Instructions for the task =>
From the gun pod text below, list each gun pod shown under "United States" together with the gun it carries.

[Document text Boundary: Start]

A gun pod typically contains one or more guns, a supply of ammunition, and—if necessary—a power source. Electrically powered cannons, such as the M61 Vulcan, may be powered from the aircraft's electrical system or by a ram-air turbine.

Gun pods increase a vehicle's firepower without occupying internal volume. When not required for a specific mission they can be omitted to save weight. On some vehicles they isolate delicate internal components such as radar from the weapon's recoil and gases, and for jet aircraft allow the weapons to be mounted away from the intakes of the engines, reducing problems of gun-gas ingestion, which may cause the engine to stall.

When designed to be suspension-mounted on a hardpoint on a typical post-World War II aircraft, gun pods are inherently less accurate than integral guns, or the type of "conformal" gun pods that are faired smoothly into or onto the nearby surfaces of an aircraft, because the "hardpoint" mounting is necessarily less rigid, so that the weapon's recoil produces more deflection. This problem is particularly acute with more powerful cannons like the 30mm GPU-5 gun pod. Both hardpoint-mounted and conformal-mount gun pods also cause substantial drag on fast-moving vehicles such as fighter aircraft.

Gun pods are commonly carried on military helicopters, and are often fitted to light aircraft to equip them for counter-insurgency operations. Some air arms use gun pods for fighter bombers for use in strafing attacks.

== Examples ==

- United States
- GPU-2/A: Gun pod with M197 cannon.
- GPU-5/A: Gun pod with GAU-13/A cannon.
- M18/SUU-11/A: Gun pod with M134/GAU-2/A machine gun.
- M12/SUU-16/A: Gun pod with M61A1 cannon.
- M25/SUU-23/A: Gun pod with GAU-4/A cannon.

- USSR / Russia
- GUV-8700: Gun pod (9A624) 2 GShG 7.62mm / 9A622 and 1 Yak-B 12.7mm / 9A624
- GUV-8700: Gun pod (9A669), similar as above, 1 9A800 (version of AGS-17 30mm automatic grenade launcher) in the same pod.
- UPK-23-250: Gun pod GSh-23L twin barreled 23mm
- SPPU-22: Depressible gun pod GSh-23L twin barreled 23mm
- SPPU-6: Fully mobile gun pod GSh-6-23 six barreled 23mm
- SPPU-687: Depressible gun pod (9A-4273) GSh-30-1 high velocity 30mm (prototype)

- France
- CC420: Gun pod with 30mm DEFA 552, 552A, 553, or 554 cannon.
- CC422: Short gun pod with 30mm DEFA 553 cannon.
- CC630: Gun pod with two 30mm DEFA 554 cannons.

[Document text Boundary: End]
[Exercise data Boundary: Start]

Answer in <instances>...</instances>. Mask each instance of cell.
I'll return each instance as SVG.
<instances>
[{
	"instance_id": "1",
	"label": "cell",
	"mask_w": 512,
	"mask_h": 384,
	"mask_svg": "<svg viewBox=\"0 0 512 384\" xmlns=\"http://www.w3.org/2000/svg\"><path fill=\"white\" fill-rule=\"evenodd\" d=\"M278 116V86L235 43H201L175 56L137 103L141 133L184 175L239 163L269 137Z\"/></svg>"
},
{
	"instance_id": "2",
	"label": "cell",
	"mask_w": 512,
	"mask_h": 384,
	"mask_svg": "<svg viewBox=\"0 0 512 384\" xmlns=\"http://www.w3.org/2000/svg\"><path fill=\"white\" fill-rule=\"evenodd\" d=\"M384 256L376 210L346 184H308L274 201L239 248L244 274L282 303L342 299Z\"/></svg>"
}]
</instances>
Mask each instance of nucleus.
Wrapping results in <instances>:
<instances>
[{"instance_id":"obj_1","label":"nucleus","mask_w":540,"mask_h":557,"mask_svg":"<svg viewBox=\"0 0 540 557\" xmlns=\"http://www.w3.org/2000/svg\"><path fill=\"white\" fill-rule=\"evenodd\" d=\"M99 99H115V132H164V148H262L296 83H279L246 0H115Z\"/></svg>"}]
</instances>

[Exercise data Boundary: End]

Finished task =>
- GPU-2/A: M197 cannon
- GPU-5/A: GAU-13/A cannon
- M18/SUU-11/A: M134/GAU-2/A machine gun
- M12/SUU-16/A: M61A1 cannon
- M25/SUU-23/A: GAU-4/A cannon